* [Your task]
Reproduce, exactly and in full, the lines from the one with "Redistribution depends on" through the one with "cochrane training Reporting-Bias" in the data below; drop pictures.

* [Supplied material]

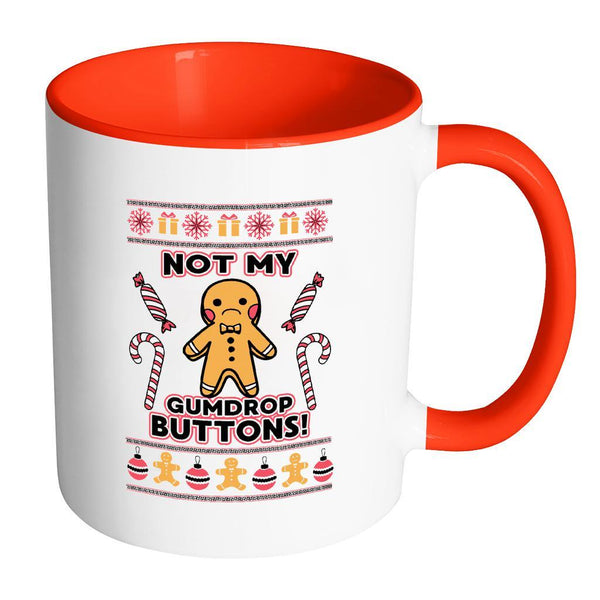 Not The Gumdrop Buttons Festive Funny Ugly Christmas Holiday Sweater 11oz Accent Coffee Mug (7 Colors)-Drinkware-Accent Mug - Red-JoyHip.Com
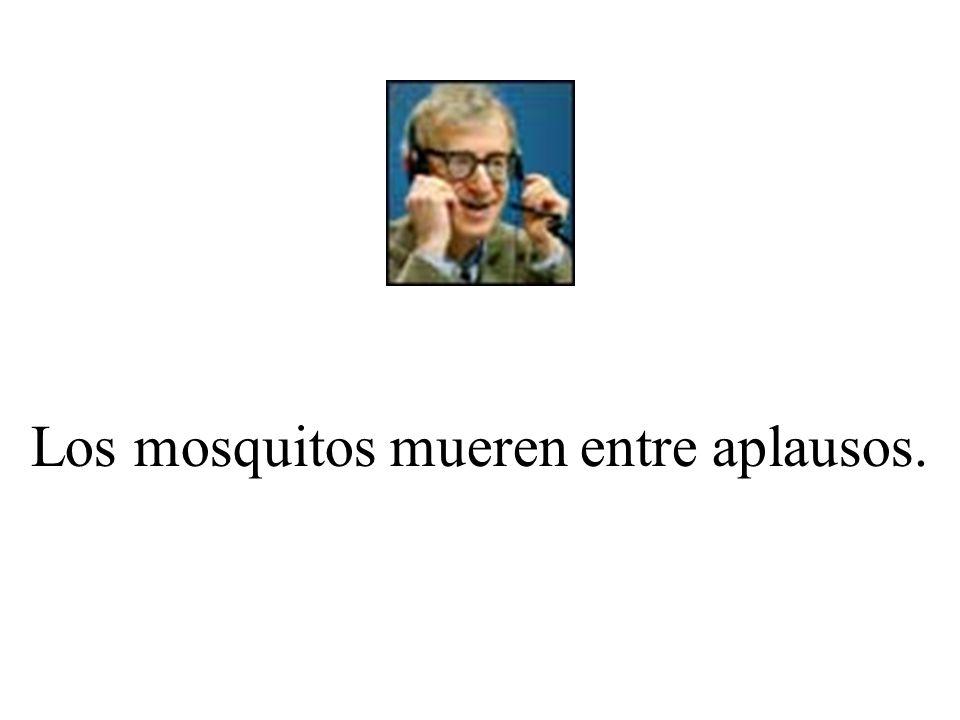 Los mosquitos mueren entre aplausos.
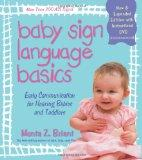 Baby Sign Language Basics: Early Communication for Hearing Babies and Toddlers, New & Expand...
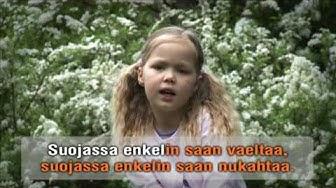Suojassa enkelin (laulu ja sanat) KUNINKAAN LAPSET / LAULA KANSSANI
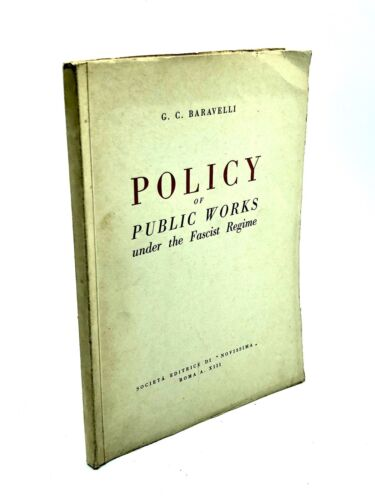 G.C. Baravelli - POLICY OF PUBLIC WORKS UNDER THE FASCIST REGIME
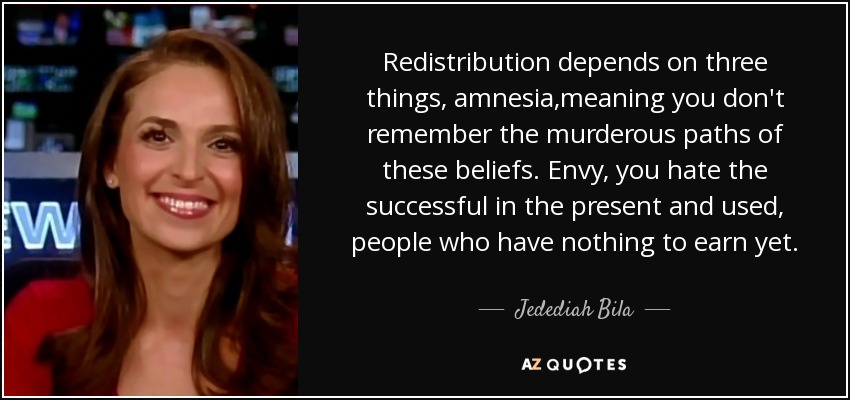 Redistribution depends on three things, amnesia,meaning you don't remember the murderous paths of these beliefs. Envy, you hate the successful in the present and used, people who have nothing to earn yet. - Jedediah Bila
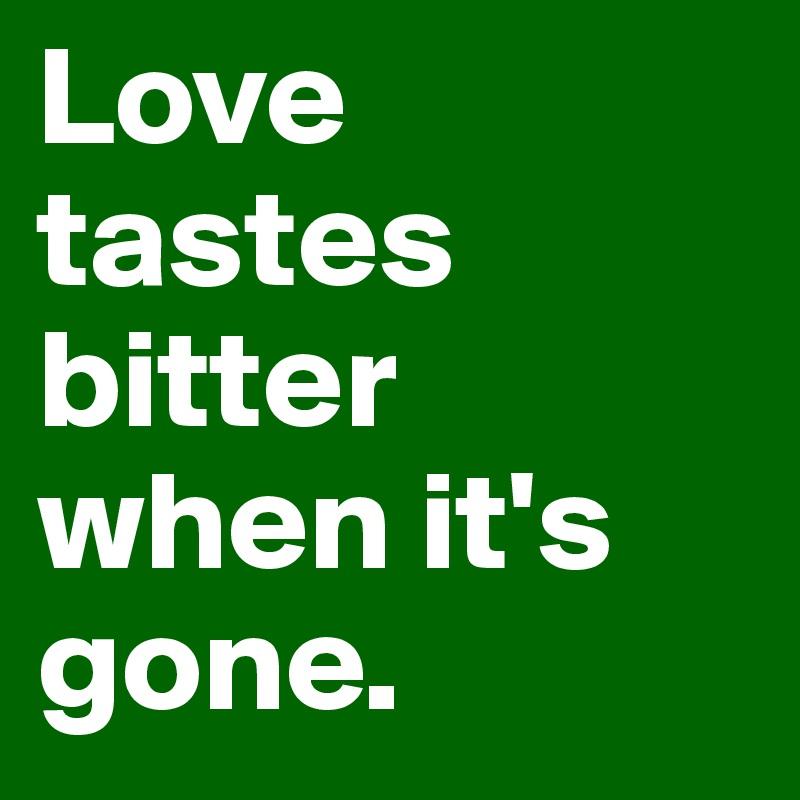Love tastes bitter when it's gone.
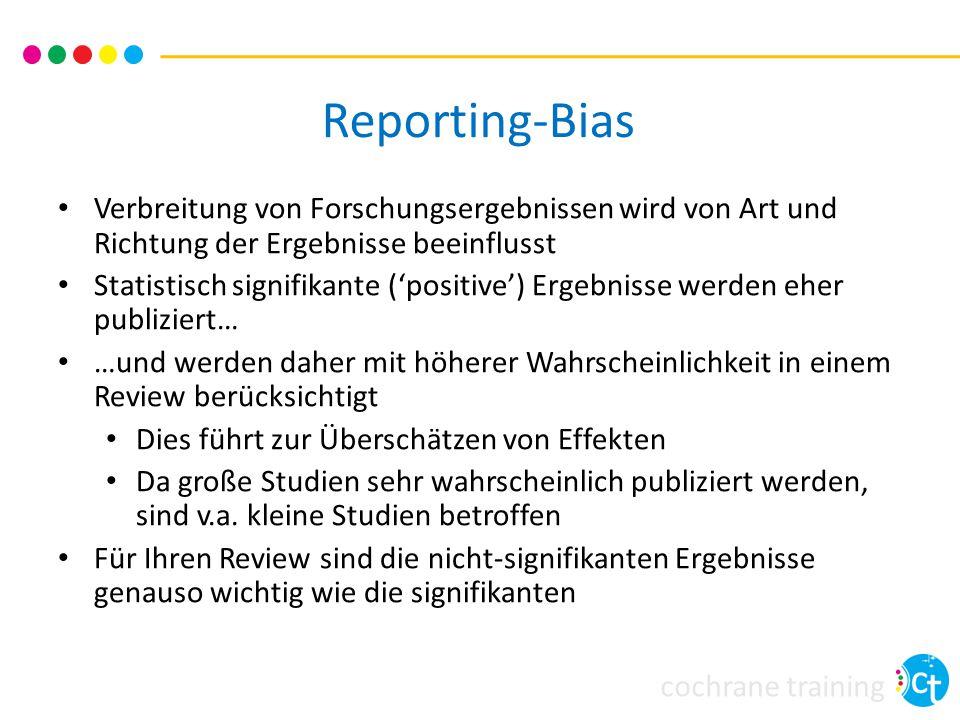 cochrane training Reporting-Bias Verbreitung von Forschungsergebnissen wird von Art und Richtung der Ergebnisse beeinflusst Statistisch signifikante (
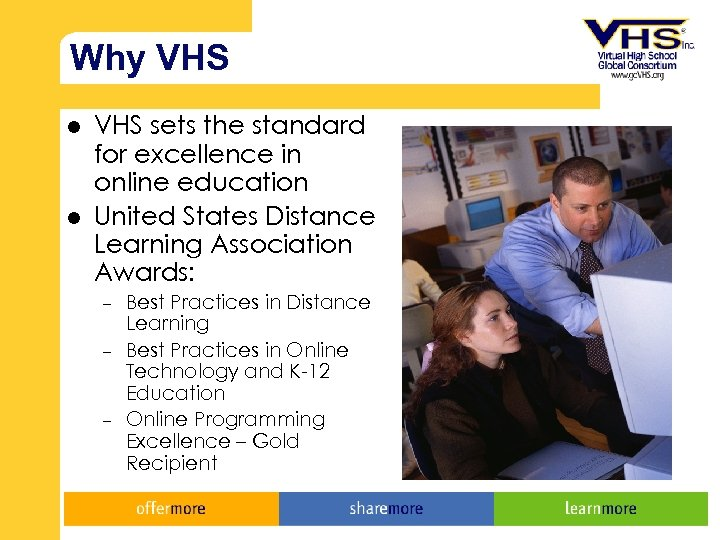 Why VHS l l VHS sets the standard for excellence in online education United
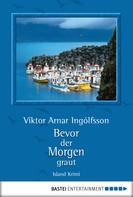 Viktor Arnar Ingólfsson: Bevor der Morgen graut ★★★★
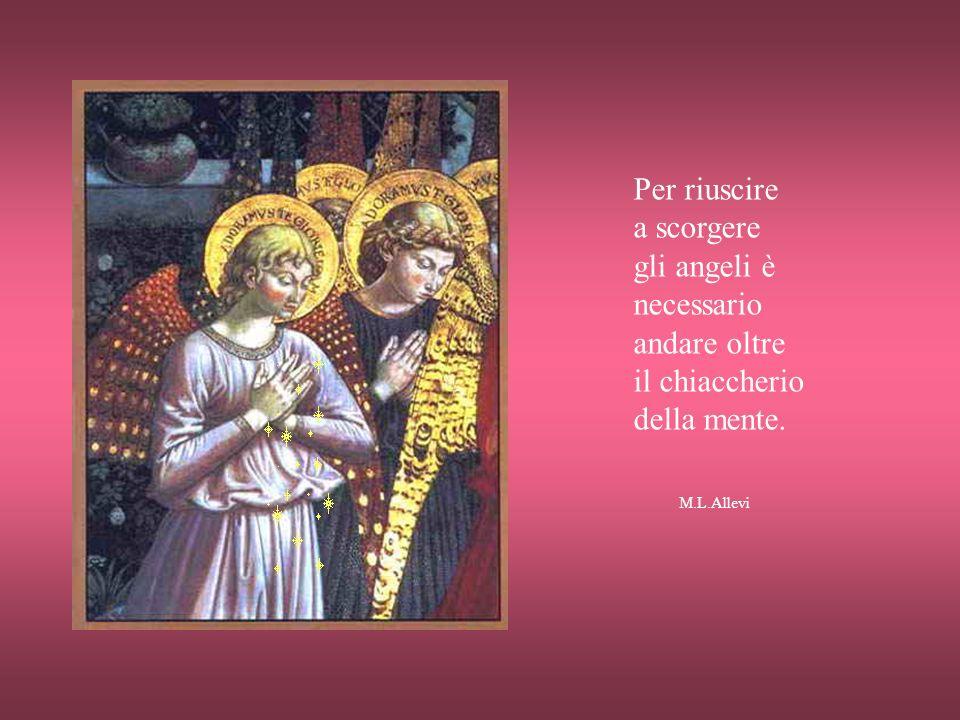 Gli angeli sono i nostri accompagnatori quando entriamo in questo mondo e ci fanno strada quando ne usciamo. M.L.Allevi
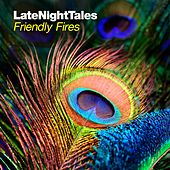 Late Night Tales: Friendly Fires by Friendly Fires
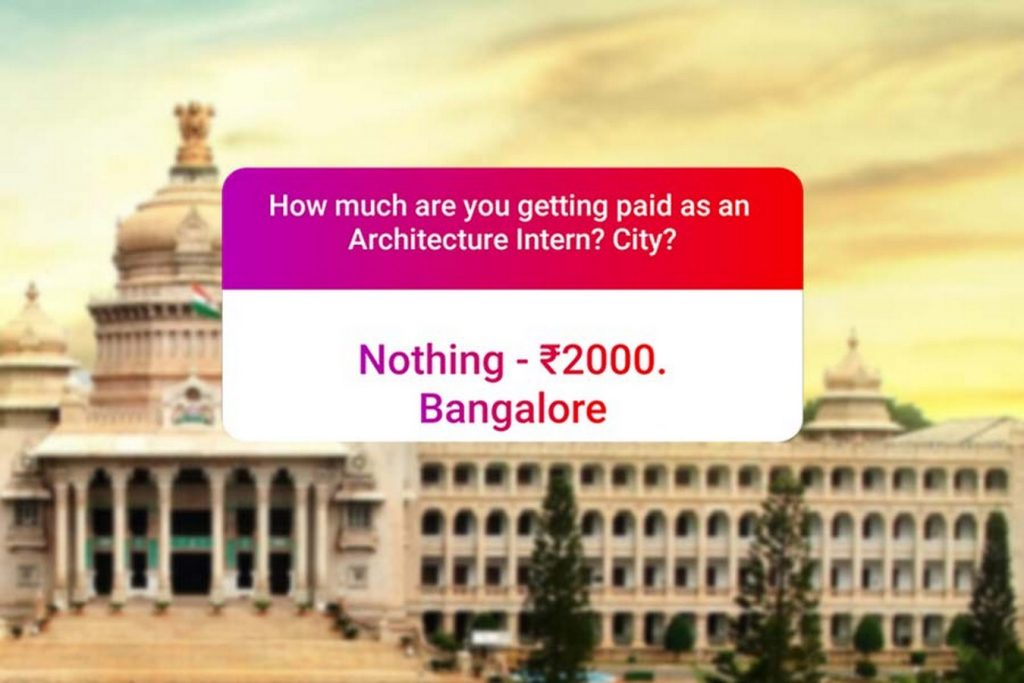 We asked how much Architecture interns get paid in India.. and the results are SAD and HILARIOUS at the same time - Bangalore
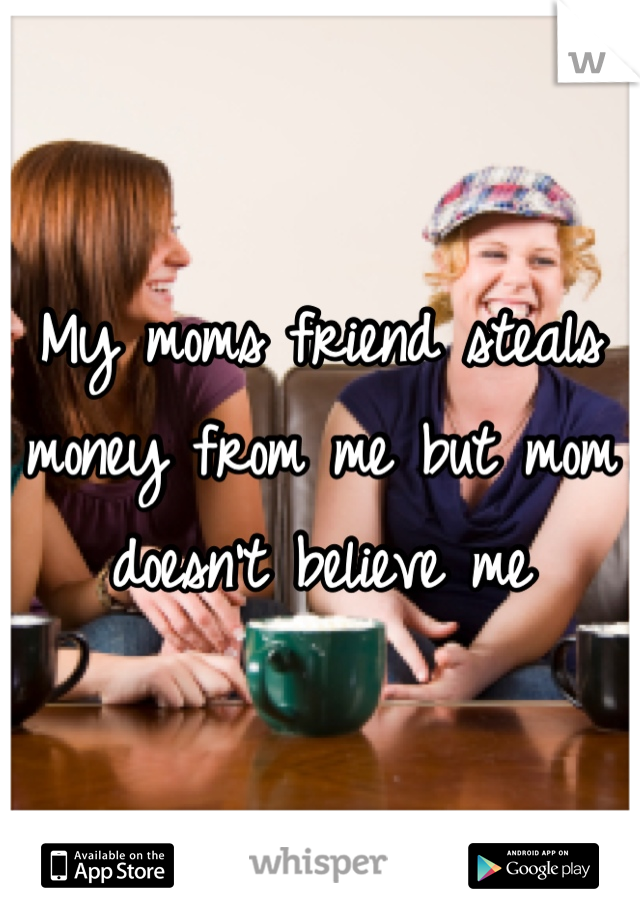My moms friend steals money from me but mom doesn't believe me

* [Solution to this task]
 Redistribution depends on three things, amnesia,meaning you don't remember the murderous paths of these beliefs. Envy, you hate the successful in the present and used, people who have nothing to earn yet. - Jedediah Bila
Love tastes bitter when it's gone.
 cochrane training Reporting-Bias Verbreitung von Forschungsergebnissen wird von Art und Richtung der Ergebnisse beeinflusst Statistisch signifikante (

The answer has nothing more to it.